Having lived in the Midwest for about 7 years now, I'm used to the topographical flatness. While the sun setting over Roosevelt Boulevard is about the same elevation as it setting over Lake Michigan, there is something a little less romantic the about the asphalt mirage glare compared to the water's mirrored surface. Regardless, I had gotten used to the idea that the "beauty of the plains" is rather bland. Fortunately, I was taught incorrectly by the Chicagoland suburban sprawl. Heading west further into the plains and the hills beyond the Missouri River, I could see why our indigenous brothers and sisters are at awe with this land.
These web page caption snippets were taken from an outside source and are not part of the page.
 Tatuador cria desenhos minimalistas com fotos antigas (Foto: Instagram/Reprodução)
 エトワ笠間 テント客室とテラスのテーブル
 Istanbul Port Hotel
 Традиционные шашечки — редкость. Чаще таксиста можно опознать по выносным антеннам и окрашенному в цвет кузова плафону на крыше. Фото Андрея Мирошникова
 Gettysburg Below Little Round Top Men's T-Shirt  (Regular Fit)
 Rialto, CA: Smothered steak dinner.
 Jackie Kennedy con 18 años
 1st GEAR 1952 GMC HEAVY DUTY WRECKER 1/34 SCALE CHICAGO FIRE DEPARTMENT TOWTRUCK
Regarding its vastness made me meditate on the traditional prayer to the Four Winds, or to the Seven Directions: east, south, west, north, to sky (Father Sky), to earth (Mother Earth), to Self (the only thing we ever own). These prayers are said or sung with aid of drum or pipe, as if to engage the actual breath of the four winds, express thanks, and ask for aid. To me, as an installation artist, this is also represents a deep ritual of establishing your Self in Place. Each cardinal direction has a spiritual significance, connecting the practitioners to understandings of history: where help has come from in the past, where their people have come from, and the passage of time. In this way, the Self is also rooted in Time as much as Space through this practice of prayer, remembering that time is not linear.
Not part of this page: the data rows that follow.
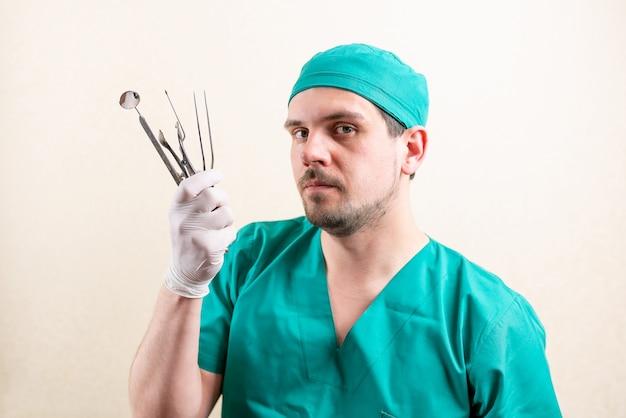 Divertente medico orl, con strumenti nelle sue mani. foto di alta qualità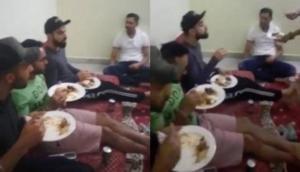 मैच से पहले सिराज के घर बिरयानी पर टूट पड़ी कोहली एंड टीम, वीडियो वायरल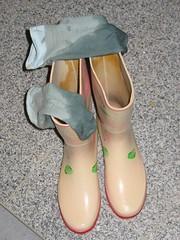wet socks_squelchy wellies (yvonne_2.0) Tags: wet melanie dirty welly wellies rubberboots gummistiefel gumboots nass rainboots laarzen schmutzig squelchy regenstiefel gummistövlar schmatzig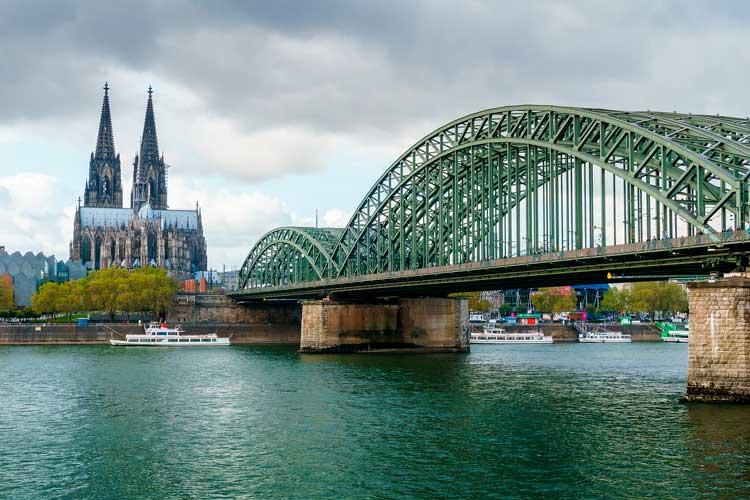 Como llegar del aeropuerto de Colonia-Bonn al centro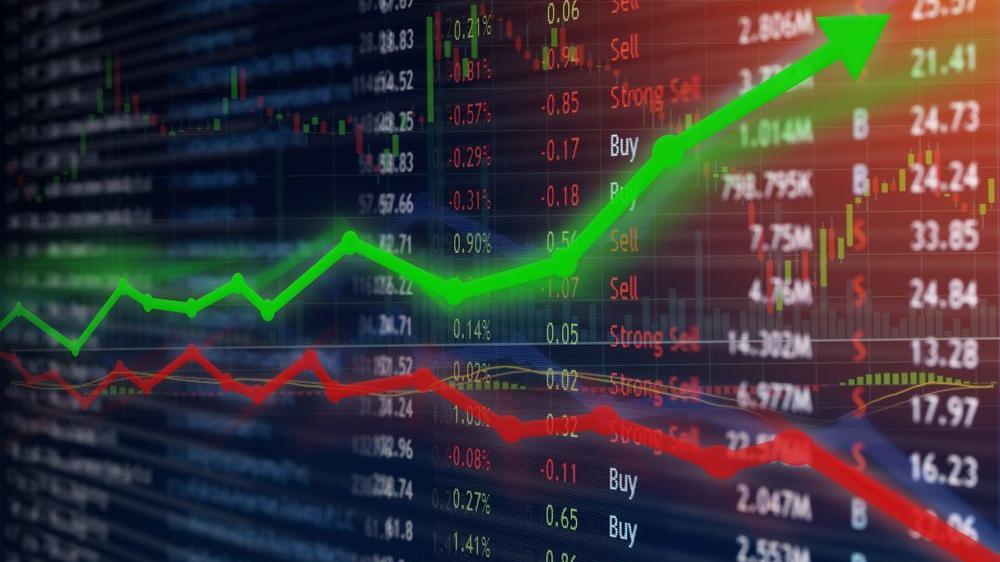Salgında ekonomi dibe vurdu, Borsa İstanbul uçtu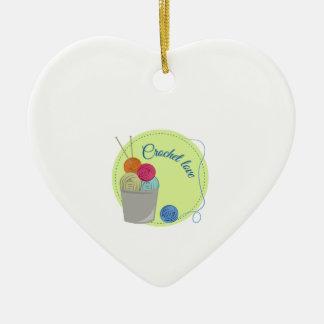 Amor del ganchillo adorno de cerámica en forma de corazón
Another spiritual practice of the Lakota can be observed in a common cultural mantra, per se, that goes "mitakuye oyasin," which translates roughly to "all my relatives." This is the Lokota understanding of how Nature and Creation is ordered. Creator made us all on the same plane; we humans (two-leggeds) must share it with the four-leggeds, the winged, the insects, the animals of the sea. Each of these groups are naturally oriented toward their own nation, or "oyate," in Lakota. The humans confer with the human nation - however difficult it may be for them to agree - and the hawks confer with the hawk nation, the horses, the spiders, the badgers, and so on. While this is not how I was taught, as my elementary ecological training focused on food chains and systems of competitive survival, I appreciated dwelling within this familial cosmology even if just for the week.


Chief Red Cloud
Again, the very nature of the place seemed to press these paradigms into my own consciousness. One visit we took as part of the class was to the cemetery where Chief Red Cloud is buried. I think of Red Cloud as the bold-then-peaceful leader of the Oglala Lakota. He was known for his leadership in the Montana and Wyoming territories who eventually led his people to transition into reservation life. Despite heated conflicts with Euro-American invaders and missionaries, Red Cloud partnered with the Jesuits to establish a boarding school that still runs today; it is on this campus that Red Cloud is buried.
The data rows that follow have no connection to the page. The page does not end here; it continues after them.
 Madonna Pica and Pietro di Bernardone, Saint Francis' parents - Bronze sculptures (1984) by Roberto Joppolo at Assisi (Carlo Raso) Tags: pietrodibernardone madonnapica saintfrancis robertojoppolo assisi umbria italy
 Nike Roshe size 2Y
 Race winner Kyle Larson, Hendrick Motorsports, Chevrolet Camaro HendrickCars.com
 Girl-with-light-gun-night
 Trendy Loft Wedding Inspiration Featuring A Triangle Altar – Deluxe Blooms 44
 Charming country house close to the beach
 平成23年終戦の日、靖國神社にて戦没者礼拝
The cemetery sat atop a sunny hillside, what looked at first to be overgrown, but I came to see it as rather naturally tended to. With each step I took on the dirt path, half a dozen grasshoppers took to new posts scattering from my foot's landing. They whistled, whirred, and hummed throughout the green, the gravestones, the memorial flowers and the prayer flags. Red Cloud and his wife lay in the far corner of the lot, surrounded by an unpainted picket fence. A few large grasshoppers had taken a liking to the rough pickets, where they seemingly found pockets of edible growth amidst the aged woodgrain. There, standing in the heat of the day, in the presence of great grandfathers of the Lakota, I was being hosted by the Grass Nation. They tended the yard, they maintained the fencing, they welcomed the guests which their spry flights and whispered songs. This napyard of the dead was their living, thriving kingdom. Upon this great chief's grave, the Grass Nation established a peaceful home. I felt a sense of gentle justice, of quaint homage.

But the Lakota understandings of sacred land are not about smallness, rather there is a grandiosity to the Spirit that is astounding. When talking about his own call to ministry which came through a miraculous land-based whisper from the Holy Spirit, one of our leaders, Corky Alexander, stated, "This is about spiritual geography." This simple statement shook my bones with the same magnetic resonance that turns the very sphere on which we live. I shook because not so coincidentally, the idea of spiritual geography is something that I've been pondering for a few years, and while I cannot tell you "what it means," at its base, it signals that there is more. 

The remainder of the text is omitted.